While far from obscure—in fact, she is quite possibly the most famous evil woman in history—Elizabeth Bathory seemed a most fitting subject to close on. And some of the many films she inspired aren’t as widely known as the actual details of her life: the Hungarian noblewoman (1560-1614) killed, or was at least responsible for the death of, countless young virgins whose blood she believed could restore her youth. I watched just two, which take very different approaches. In the 2008 Bathory (aka Bathory: Countess of Blood; Netflix; quality: just fine), Anna Friel gives the title role her all, but dreadful production values and too much time spent on battles and history lessons make getting through the film’s nearly two-and-a-half hours a textbook-like chore.
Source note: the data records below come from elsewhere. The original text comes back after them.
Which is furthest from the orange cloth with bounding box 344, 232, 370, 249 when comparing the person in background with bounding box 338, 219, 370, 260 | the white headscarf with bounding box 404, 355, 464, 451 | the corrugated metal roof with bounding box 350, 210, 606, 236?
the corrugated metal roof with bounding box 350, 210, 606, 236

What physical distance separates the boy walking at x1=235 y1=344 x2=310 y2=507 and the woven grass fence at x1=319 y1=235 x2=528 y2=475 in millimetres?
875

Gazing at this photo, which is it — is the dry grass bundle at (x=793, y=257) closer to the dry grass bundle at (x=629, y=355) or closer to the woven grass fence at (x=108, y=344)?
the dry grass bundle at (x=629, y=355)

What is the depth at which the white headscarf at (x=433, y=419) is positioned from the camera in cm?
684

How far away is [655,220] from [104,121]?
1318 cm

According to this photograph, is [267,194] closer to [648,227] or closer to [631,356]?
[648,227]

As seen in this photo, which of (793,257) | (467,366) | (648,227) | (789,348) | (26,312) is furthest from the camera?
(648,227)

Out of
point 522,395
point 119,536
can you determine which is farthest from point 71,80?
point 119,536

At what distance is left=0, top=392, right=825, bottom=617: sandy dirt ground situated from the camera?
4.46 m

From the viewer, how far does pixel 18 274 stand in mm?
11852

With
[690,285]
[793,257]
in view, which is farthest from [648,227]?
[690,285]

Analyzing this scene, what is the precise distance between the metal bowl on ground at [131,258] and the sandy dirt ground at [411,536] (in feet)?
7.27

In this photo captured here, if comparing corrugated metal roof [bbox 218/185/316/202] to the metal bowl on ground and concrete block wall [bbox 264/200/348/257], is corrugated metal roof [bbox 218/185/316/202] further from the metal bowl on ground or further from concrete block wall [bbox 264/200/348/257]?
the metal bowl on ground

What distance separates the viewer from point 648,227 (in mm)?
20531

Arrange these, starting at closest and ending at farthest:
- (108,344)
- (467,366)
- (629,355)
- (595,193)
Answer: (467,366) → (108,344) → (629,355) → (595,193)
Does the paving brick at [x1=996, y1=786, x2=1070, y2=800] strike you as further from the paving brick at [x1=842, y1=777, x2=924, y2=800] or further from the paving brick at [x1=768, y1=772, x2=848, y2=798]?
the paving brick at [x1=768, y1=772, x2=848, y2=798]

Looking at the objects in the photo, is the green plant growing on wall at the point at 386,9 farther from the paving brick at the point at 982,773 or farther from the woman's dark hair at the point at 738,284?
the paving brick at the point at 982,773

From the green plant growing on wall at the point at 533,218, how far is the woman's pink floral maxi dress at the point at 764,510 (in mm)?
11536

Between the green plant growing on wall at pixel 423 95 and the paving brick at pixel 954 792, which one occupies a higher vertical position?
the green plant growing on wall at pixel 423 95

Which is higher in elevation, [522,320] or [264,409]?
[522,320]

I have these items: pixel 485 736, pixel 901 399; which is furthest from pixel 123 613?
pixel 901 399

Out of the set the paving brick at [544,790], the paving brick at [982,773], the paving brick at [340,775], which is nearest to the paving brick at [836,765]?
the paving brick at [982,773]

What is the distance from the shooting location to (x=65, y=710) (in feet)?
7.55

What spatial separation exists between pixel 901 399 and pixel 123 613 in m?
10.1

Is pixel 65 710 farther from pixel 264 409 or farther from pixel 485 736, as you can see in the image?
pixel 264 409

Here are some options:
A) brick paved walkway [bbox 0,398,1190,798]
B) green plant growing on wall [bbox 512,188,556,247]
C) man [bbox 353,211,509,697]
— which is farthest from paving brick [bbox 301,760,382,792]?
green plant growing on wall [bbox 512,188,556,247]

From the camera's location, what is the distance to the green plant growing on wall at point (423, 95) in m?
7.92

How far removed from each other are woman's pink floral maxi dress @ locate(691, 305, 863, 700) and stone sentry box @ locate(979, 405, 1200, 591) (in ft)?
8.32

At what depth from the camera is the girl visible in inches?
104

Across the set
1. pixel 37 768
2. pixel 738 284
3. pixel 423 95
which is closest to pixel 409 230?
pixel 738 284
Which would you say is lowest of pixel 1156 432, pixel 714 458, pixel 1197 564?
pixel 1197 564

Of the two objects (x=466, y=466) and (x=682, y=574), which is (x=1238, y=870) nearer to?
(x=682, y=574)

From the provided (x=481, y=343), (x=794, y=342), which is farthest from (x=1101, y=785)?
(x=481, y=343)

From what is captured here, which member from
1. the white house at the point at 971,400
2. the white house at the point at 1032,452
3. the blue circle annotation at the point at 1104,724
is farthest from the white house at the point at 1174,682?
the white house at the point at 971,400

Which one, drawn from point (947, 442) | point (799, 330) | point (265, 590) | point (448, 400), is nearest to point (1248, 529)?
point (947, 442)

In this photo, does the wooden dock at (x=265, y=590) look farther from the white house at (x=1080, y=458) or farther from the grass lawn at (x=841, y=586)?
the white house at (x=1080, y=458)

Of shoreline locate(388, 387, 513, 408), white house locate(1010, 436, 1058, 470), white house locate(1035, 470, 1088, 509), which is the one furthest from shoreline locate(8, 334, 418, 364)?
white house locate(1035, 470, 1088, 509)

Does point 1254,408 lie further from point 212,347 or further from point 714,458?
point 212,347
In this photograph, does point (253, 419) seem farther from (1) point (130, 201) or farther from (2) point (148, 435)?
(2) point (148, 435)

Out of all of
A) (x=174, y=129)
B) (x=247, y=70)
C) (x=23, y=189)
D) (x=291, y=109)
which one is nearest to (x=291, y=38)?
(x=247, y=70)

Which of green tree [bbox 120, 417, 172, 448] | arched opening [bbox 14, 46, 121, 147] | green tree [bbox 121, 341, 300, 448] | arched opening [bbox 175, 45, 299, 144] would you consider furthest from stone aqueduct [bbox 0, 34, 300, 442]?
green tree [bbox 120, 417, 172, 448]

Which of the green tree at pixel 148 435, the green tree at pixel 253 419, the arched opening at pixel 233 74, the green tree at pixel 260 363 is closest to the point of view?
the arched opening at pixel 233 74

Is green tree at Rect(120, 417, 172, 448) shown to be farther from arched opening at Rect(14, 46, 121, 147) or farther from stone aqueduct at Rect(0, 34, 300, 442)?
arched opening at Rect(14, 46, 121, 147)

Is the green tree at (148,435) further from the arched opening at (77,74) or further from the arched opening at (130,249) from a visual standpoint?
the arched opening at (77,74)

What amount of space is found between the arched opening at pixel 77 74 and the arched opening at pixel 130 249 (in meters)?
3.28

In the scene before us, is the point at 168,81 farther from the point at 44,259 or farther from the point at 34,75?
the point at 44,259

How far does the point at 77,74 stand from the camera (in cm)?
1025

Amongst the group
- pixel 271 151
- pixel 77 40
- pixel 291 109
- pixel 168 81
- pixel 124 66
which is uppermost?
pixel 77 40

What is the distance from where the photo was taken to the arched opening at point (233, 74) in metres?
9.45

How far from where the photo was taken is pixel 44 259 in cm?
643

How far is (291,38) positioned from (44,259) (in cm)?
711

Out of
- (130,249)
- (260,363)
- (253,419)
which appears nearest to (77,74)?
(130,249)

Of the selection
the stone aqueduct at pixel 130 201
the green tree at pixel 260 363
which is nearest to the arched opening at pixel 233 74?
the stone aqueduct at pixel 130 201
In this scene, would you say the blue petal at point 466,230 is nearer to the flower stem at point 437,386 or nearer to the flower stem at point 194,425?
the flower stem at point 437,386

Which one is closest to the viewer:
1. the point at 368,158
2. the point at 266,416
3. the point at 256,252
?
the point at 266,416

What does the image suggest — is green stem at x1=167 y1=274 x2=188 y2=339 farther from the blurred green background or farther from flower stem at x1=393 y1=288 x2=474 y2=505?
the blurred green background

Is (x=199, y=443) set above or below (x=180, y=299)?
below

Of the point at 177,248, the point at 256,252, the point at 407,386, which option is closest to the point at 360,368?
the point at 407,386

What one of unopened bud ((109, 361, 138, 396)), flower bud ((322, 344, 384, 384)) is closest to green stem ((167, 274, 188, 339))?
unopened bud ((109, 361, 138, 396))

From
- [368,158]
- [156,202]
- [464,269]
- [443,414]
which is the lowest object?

More interesting, from the following year, is the much more up-close-and-personal The Countess (Netflix + Amazon, free for prime members, quality: even better), adapted for the screen by Julie Delpy from Rebecca Johns’s fictionalized memoir. Delpy also directed—finally, a woman!—and stars as the vain killer, convicted for 80 deaths, though the number’s believed to be as high as 650! It’s a cold and sterile film (as perhaps it should be), and Delpy plays it strangely flat (and French—why?). But despite its flaws, it has a strikingly stark look, boasts an impressive supporting cast (including William Hurt and Anamaria Marinca), and is true to its period setting. There’s probably a definitive version of this story out there somewhere—or perhaps it’s still waiting to happen… In a sense, Bathory, the original female serial killer, is the ancestress of all the many breeds of wicked women (and at least one man, as it’s said that she partly inspired Bram Stoker’s Dracula) who will forever continue to crop up in life and on the screen.